C’est un malware terrifiant qui vient d’être découvert par des spécialistes de la sécurité. Skygofree qui se révèle particulièrement puissant et intrusif, semble lié aux forces de l’ordre.

Les messages Whatsapp comme cœur de cible

C’est une sorte de couteau suisse du malware. Skygofree, le nouveau logiciel espion détecté par Kaspersky Lab s’appuie sur un total de 48 commandes qui peuvent être activées à distance par le biais de messages HTTP, XMPP, SMS ou Firebase Cloud Messaging.
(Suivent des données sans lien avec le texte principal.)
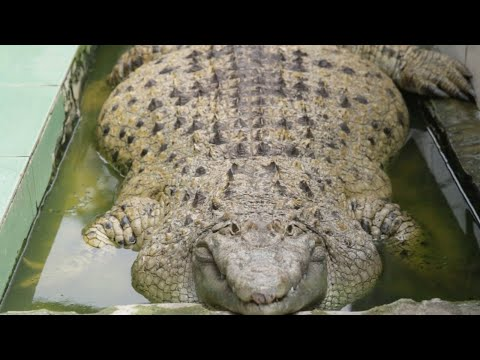 200kg Crocodile Lives With Indonesian Family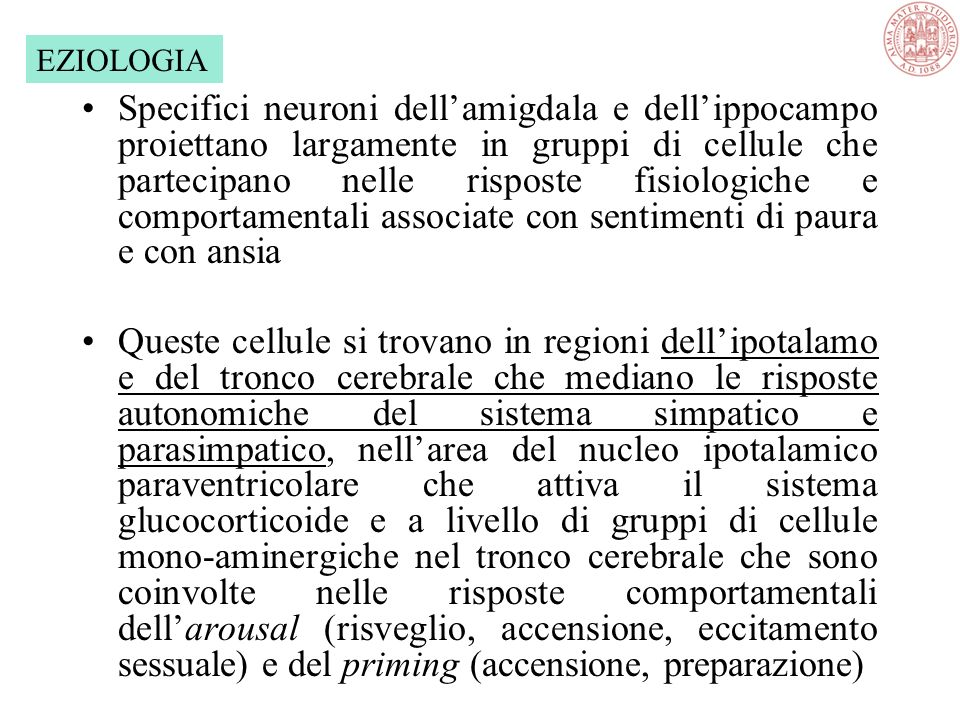 Scimmie con lesioni a livello della amigdala non mostrano più paura dei serpenti Gatti con simili lesioni non hanno più paura dei cani! EZIOLOGIA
Certaines font partie du classique du malware : données techniques et personnelles, enregistrement audio et vidéo, installation d’applications ou encore géolocalisation. Une liste bien sûr non exhaustive…

Skygofree, le malware qui espionne vos smartphones Android depuis 2015

Mais, c’est du côté de Whatsapp que ce logiciel espion se distingue particulièrement. Il peut ainsi intercepter les messages dès le moment où ils s’affichent sur l’écran, remettant donc en cause la sécurité du chiffrement. On trouve aussi une fonctionnalité de « geofence » permettant d’activer l’écoute en arrivant dans une zone géographique donnée. Enfin, il peut connecter votre smartphone à un réseau Wi-Fi pour réaliser des attaques par interception (Man-in-the-middle). L’origine des attaques se trouverait sur des faux sites d’opérateurs mobiles.

Mais alors qui se trouve derrière ce malware ? Selon les chercheurs de Kaspersky son origine italienne ne fait aucun doute. « Nos données statistiques indiquent plusieurs victimes à ce jour, toutes en Italie » détaille l’entreprise de sécurité. Une première information qui a ensuite permis de remonter la piste plus avant. Selon les données techniques présentes dans le code, il s’agirait d’une entreprise proposant des solutions de surveillance aux autorités.

Du côté de Kaspersky, on ne donne pas de nom d’entreprises directement, mais on suppose « avec un haut degré de certitude que les auteurs des implants Skygofree travaillent pour une société informatique italienne proposant des solutions de surveillance, à la manière de HackingTeam ». Certains médias prennent toutefois moins de pincettes et désignent directement l’entreprise Negg qui collabore notamment avec les autorités italiennes. Pas vraiment une surprise pour les spécialistes puisque la loi italienne permet justement depuis quelques jours ce genre de pratiques… Sauf que dans ce cas, les premières traces remontent à 2015, il n’est donc pas impossible que l’on entende à nouveau parler de lui ou d’une variante sur d’autres outils populaires, dans les semaines à venir.